4. Fail fast: Don’t be afraid to experiment
Keleher and Mostachetti underscored the importance of not holding on to programs and initiatives that aren’t working, even if you made a significant investment.
“You might think something's going to work, and it doesn't. It's okay. We're dealing with human beings, and sometimes you have to try a few times,” Keleher said.
If you do decide to toss out an idea and start fresh, you should still gather useful information about what didn’t work and course-correct. “We're constantly looking at the numbers,” Mostachetti said. “Are the numbers going up? Are they going down? What is resonating with folks, as far as activities and events?” Approached in this way, even a “failed” initiative can be valuable to your long-term success.
5. Clear is kind: Be transparent
Open communication is key when it comes to building an inclusive culture of belonging. When you are transparent about your priorities and problem areas, it builds trust with employees and ensures everyone hears the same story. Without this communication, employees may feel in the dark or form their own narratives, which may not be accurate. That can breed uncertainty and anxiety, undermining the employee experience you want to build.
Both Beauty for All and ConsenSys rolled their belonging and DEI initiatives into their OKRs and publish quarterly reports on their progress for accountability. “Even when we weren't moving the needle, it was still powerful, because we were able to show that we were going to be fully transparent in everything that we did,” Keleher said.
Transparency goes beyond reports, too. It’s also about having your leadership team available for honest conversations. Beauty for All has had great success with weekly all-hands meetings, where employees can ask senior management direct and pointed questions about the company and its future. This creates space to discuss ideas and set clear expectations that align with your company’s mission.

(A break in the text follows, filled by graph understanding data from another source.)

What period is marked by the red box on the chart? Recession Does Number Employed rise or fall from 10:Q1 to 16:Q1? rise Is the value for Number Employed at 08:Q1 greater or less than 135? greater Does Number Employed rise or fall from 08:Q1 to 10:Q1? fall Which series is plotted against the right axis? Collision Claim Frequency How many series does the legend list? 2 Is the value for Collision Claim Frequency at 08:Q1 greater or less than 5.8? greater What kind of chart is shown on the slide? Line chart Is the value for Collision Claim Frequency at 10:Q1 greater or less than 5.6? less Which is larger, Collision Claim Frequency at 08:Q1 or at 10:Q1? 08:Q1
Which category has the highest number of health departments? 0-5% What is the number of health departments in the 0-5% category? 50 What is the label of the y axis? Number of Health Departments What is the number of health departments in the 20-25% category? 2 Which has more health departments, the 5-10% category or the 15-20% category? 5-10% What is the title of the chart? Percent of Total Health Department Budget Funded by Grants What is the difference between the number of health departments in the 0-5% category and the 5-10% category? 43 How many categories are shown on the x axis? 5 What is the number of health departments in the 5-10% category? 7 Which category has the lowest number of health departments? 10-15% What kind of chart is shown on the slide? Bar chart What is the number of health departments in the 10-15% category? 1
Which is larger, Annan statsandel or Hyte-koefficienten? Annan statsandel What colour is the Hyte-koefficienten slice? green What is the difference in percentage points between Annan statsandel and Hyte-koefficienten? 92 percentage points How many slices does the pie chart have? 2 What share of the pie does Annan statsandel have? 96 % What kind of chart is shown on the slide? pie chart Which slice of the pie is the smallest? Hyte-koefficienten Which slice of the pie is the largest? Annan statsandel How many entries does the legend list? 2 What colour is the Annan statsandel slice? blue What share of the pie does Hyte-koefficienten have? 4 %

It’s also important to be transparent about the reality we’re all living and working in. Acknowledging that these are challenging times is just as important to fostering belonging in the workplace as formal programs.
“One of the first things I started doing here at Beauty for All in workshops and professional development was talking about mental health,” Mostachetti said. “Boundaries are huge. Most people do not have great boundaries. Helping to enable folks around their boundaries, so that they can say no when they need to – to avoid burnout – it's a game changer.”
Be intentional about belonging and DEI
When it comes to diversity, equity, inclusion, and belonging, remember that it’s essential to learn as you go and understand that anything you do is one step of a larger, evolving journey. Change won’t happen overnight, but it will happen if you crunch the numbers, connect the dots, and lead with transparency.
“Be intentional around every single thing that you do. We use that word a lot, and it's just this powerful reminder to really put a lot of intention around what you're doing, and it will translate out,” Keleher said.